* Instructions to follow: Copy out each of the lines below that contains the word "choices". A match counts only if uppercase and lowercase letters agree.

-- begin Entries --

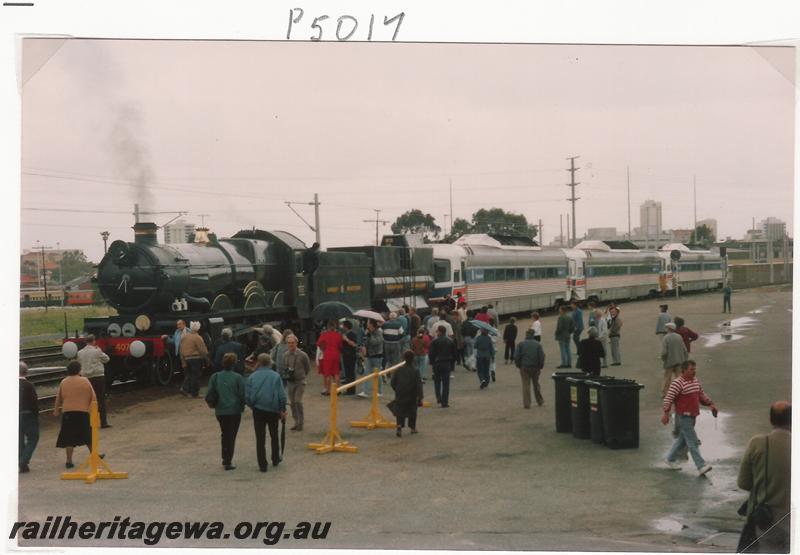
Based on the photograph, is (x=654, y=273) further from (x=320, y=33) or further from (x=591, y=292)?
(x=320, y=33)

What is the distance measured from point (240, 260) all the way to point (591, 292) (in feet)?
105

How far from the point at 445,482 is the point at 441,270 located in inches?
1034

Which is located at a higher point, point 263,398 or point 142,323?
point 142,323

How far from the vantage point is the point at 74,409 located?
1194 centimetres

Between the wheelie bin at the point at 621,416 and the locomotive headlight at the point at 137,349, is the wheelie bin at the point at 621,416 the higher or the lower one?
the lower one

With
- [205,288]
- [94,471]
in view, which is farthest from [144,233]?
[94,471]

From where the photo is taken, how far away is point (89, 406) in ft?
39.5

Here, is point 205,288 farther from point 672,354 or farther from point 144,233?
point 672,354

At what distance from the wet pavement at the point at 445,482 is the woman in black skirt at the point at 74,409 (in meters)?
0.59

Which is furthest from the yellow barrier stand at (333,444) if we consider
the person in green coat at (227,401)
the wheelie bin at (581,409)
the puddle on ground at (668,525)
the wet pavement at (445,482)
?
the puddle on ground at (668,525)

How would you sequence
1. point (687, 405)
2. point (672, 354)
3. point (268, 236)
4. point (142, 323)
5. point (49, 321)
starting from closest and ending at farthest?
point (687, 405), point (672, 354), point (142, 323), point (268, 236), point (49, 321)

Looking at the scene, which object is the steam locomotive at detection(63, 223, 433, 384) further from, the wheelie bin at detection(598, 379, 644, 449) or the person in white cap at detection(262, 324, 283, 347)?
the wheelie bin at detection(598, 379, 644, 449)

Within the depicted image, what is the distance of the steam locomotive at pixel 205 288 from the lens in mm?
20078

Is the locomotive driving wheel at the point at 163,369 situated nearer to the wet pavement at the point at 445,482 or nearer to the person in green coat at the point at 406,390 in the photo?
the wet pavement at the point at 445,482
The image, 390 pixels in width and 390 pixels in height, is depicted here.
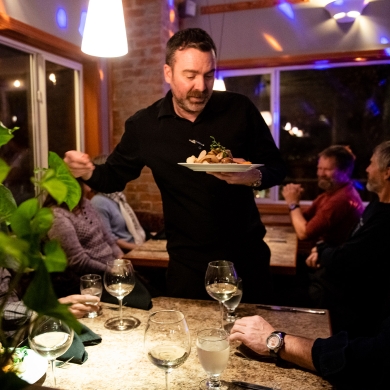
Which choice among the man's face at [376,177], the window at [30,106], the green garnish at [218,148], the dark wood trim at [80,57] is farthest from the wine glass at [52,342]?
the dark wood trim at [80,57]

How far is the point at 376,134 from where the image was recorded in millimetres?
4453

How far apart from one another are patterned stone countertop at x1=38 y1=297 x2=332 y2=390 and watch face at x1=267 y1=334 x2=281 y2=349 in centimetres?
5

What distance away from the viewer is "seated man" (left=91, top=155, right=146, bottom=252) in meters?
3.44

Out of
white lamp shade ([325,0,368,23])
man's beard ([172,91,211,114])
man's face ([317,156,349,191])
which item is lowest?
man's face ([317,156,349,191])

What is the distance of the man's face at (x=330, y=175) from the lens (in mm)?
3225

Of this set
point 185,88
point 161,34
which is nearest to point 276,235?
point 185,88

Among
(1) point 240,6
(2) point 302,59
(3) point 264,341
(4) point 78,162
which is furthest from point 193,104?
(1) point 240,6

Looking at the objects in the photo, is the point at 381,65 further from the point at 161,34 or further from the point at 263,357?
the point at 263,357

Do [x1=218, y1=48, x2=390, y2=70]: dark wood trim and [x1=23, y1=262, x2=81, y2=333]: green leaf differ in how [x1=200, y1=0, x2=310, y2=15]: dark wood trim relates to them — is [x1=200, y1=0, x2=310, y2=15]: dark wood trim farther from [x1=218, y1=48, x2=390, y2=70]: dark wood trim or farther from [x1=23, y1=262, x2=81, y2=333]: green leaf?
[x1=23, y1=262, x2=81, y2=333]: green leaf

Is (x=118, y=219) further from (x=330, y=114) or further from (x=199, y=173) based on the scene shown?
(x=330, y=114)

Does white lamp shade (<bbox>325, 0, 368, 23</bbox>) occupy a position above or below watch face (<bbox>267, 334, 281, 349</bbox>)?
above

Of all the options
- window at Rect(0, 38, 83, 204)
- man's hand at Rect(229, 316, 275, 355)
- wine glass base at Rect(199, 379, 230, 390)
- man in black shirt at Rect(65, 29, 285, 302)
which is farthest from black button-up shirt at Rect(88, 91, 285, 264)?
window at Rect(0, 38, 83, 204)

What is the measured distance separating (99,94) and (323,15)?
232cm

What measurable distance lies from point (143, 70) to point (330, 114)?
2040mm
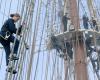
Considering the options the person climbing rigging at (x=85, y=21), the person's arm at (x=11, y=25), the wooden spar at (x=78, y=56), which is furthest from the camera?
the person climbing rigging at (x=85, y=21)

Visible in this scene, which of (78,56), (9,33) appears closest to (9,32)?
(9,33)

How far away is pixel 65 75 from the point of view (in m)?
9.74

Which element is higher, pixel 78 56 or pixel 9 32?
pixel 9 32

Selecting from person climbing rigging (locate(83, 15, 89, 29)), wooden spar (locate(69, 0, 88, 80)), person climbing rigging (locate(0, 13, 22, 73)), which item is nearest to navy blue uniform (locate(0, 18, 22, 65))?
person climbing rigging (locate(0, 13, 22, 73))

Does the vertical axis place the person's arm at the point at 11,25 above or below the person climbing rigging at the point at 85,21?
below

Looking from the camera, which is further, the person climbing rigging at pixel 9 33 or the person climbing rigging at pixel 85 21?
the person climbing rigging at pixel 85 21

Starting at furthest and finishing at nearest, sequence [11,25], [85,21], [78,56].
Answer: [85,21] → [78,56] → [11,25]

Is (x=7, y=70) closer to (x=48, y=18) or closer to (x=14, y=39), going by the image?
(x=14, y=39)

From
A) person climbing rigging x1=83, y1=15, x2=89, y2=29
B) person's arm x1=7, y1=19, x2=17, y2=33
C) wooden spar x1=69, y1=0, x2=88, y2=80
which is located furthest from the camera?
person climbing rigging x1=83, y1=15, x2=89, y2=29

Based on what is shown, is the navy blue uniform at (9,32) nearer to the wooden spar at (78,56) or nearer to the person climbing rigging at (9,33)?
the person climbing rigging at (9,33)

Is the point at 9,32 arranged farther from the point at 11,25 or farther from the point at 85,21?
the point at 85,21

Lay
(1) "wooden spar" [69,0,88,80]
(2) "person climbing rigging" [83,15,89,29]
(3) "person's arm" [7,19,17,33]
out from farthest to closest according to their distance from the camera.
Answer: (2) "person climbing rigging" [83,15,89,29]
(1) "wooden spar" [69,0,88,80]
(3) "person's arm" [7,19,17,33]

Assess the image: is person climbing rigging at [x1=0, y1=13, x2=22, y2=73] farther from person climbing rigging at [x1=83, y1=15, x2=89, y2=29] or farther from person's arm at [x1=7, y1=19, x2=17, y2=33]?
person climbing rigging at [x1=83, y1=15, x2=89, y2=29]

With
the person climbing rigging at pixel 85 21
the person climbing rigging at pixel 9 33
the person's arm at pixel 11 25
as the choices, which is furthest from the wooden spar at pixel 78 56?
the person's arm at pixel 11 25
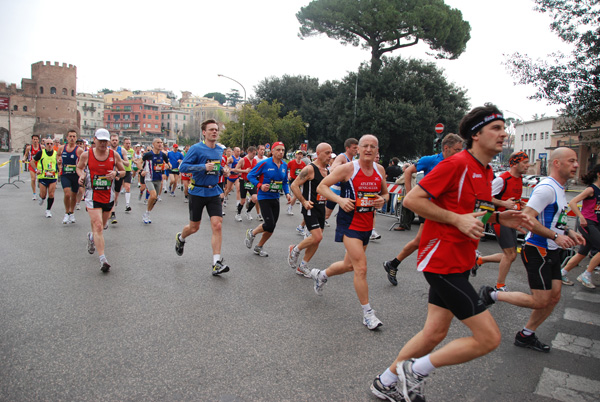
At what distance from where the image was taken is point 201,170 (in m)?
6.36

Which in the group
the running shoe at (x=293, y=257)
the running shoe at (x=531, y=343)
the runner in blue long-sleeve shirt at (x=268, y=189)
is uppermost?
the runner in blue long-sleeve shirt at (x=268, y=189)

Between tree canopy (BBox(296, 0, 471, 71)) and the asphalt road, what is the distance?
96.3 ft

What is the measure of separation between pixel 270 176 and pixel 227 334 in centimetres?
404

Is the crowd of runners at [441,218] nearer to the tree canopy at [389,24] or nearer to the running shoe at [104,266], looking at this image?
the running shoe at [104,266]

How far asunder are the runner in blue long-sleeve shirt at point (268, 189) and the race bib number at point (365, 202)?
276 cm

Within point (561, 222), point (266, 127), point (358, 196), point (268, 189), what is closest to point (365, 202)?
point (358, 196)

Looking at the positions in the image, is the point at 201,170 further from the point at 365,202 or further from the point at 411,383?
the point at 411,383

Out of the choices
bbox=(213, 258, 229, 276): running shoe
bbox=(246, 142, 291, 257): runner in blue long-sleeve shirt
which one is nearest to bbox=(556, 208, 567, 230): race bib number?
bbox=(213, 258, 229, 276): running shoe

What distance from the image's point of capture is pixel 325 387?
10.3 feet

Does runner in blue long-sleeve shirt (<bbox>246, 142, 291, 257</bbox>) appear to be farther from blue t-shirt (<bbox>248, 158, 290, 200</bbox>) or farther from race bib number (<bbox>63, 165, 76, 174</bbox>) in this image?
race bib number (<bbox>63, 165, 76, 174</bbox>)

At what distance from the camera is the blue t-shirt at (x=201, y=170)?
6394mm

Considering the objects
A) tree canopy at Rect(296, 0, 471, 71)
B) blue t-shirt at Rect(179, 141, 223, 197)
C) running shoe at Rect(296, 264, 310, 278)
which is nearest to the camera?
running shoe at Rect(296, 264, 310, 278)

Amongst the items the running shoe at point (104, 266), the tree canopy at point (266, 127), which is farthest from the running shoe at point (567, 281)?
the tree canopy at point (266, 127)

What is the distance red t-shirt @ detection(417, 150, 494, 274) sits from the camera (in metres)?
2.68
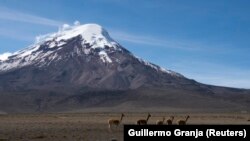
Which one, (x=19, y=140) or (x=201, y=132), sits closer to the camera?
(x=201, y=132)

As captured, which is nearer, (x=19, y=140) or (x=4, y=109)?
(x=19, y=140)

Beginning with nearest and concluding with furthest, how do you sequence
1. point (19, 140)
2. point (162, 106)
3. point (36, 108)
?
1. point (19, 140)
2. point (162, 106)
3. point (36, 108)

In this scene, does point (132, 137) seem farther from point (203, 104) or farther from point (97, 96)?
point (97, 96)

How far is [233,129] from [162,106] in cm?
14260

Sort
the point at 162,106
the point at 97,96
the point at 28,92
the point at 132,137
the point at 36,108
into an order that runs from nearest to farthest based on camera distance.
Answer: the point at 132,137 < the point at 162,106 < the point at 36,108 < the point at 97,96 < the point at 28,92

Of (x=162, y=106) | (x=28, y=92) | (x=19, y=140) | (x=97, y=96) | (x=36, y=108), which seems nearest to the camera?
(x=19, y=140)

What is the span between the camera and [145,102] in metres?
162

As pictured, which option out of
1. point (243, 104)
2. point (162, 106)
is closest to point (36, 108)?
point (162, 106)

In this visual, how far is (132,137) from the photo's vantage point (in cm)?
1029

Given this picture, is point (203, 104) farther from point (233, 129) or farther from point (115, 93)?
point (233, 129)

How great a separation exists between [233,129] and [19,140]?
15.2 meters

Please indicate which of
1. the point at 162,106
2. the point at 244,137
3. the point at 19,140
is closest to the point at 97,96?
the point at 162,106

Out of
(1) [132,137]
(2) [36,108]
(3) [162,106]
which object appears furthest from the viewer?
(2) [36,108]

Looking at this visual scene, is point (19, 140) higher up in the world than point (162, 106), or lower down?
lower down
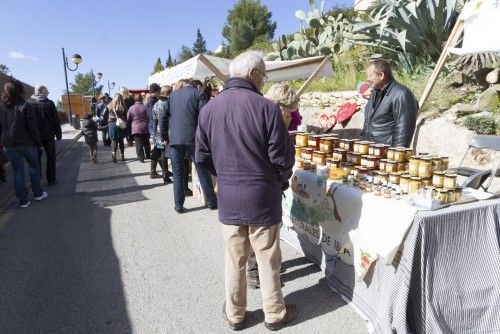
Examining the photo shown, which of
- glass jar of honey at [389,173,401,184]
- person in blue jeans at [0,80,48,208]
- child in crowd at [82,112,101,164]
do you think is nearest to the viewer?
glass jar of honey at [389,173,401,184]

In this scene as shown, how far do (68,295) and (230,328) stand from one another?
1537 mm

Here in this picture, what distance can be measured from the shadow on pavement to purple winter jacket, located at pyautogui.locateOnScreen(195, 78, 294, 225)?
1348mm

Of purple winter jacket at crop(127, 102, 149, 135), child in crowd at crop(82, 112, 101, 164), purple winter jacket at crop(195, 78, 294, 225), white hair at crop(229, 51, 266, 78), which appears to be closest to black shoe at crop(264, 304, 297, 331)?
purple winter jacket at crop(195, 78, 294, 225)

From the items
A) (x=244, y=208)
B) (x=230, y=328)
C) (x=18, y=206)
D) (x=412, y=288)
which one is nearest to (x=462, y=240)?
(x=412, y=288)

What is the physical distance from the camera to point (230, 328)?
9.02ft

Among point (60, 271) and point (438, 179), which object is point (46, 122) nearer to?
point (60, 271)

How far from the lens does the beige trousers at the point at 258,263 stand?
255 cm

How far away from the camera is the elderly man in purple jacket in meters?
2.37

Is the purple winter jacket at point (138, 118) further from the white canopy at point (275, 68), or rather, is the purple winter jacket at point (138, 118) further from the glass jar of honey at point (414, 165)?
A: the glass jar of honey at point (414, 165)

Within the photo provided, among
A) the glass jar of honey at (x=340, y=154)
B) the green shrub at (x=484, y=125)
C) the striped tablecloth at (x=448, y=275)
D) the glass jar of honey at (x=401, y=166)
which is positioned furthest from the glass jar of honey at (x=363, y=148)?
the green shrub at (x=484, y=125)

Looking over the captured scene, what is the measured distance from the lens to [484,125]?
5.76 metres

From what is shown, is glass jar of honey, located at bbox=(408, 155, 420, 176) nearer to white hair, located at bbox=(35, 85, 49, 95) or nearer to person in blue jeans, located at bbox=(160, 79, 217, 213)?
person in blue jeans, located at bbox=(160, 79, 217, 213)

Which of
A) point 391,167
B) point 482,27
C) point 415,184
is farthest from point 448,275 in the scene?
point 482,27

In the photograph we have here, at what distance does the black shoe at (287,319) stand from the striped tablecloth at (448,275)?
0.65 meters
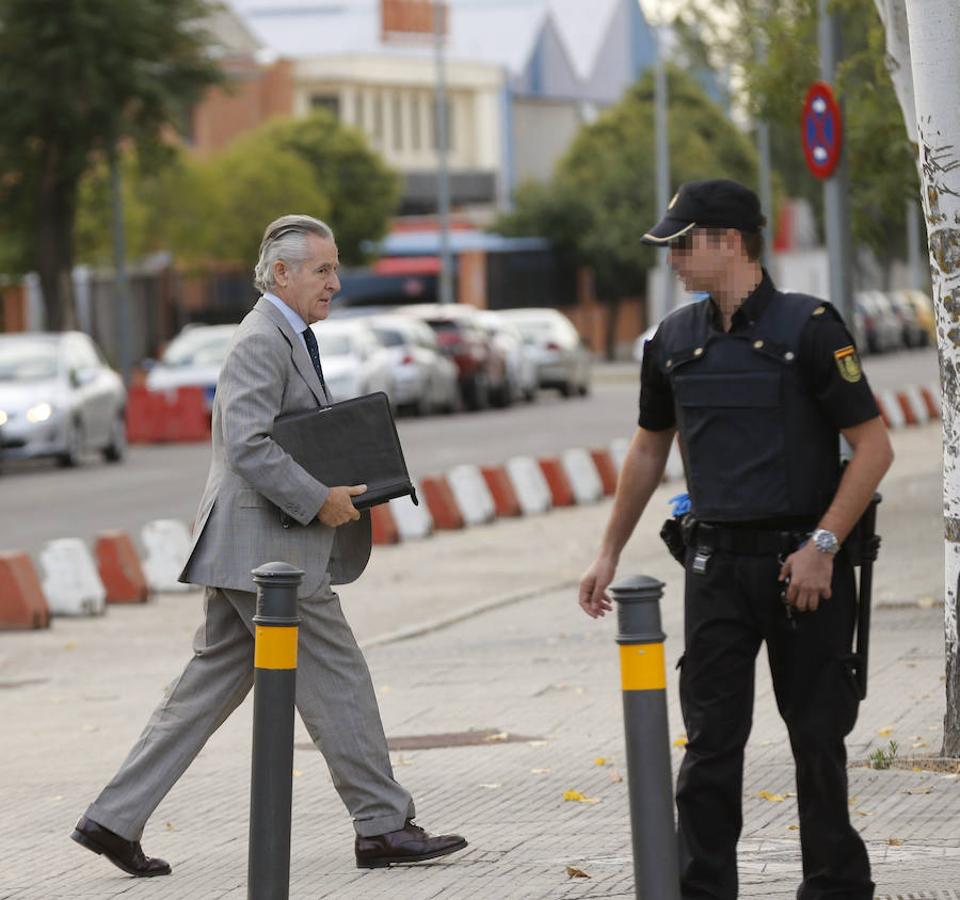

-- end Entries --

* Solution for this exercise:
as the choices, which is furthest from the wooden spar at pixel 78 56?
Out of the choices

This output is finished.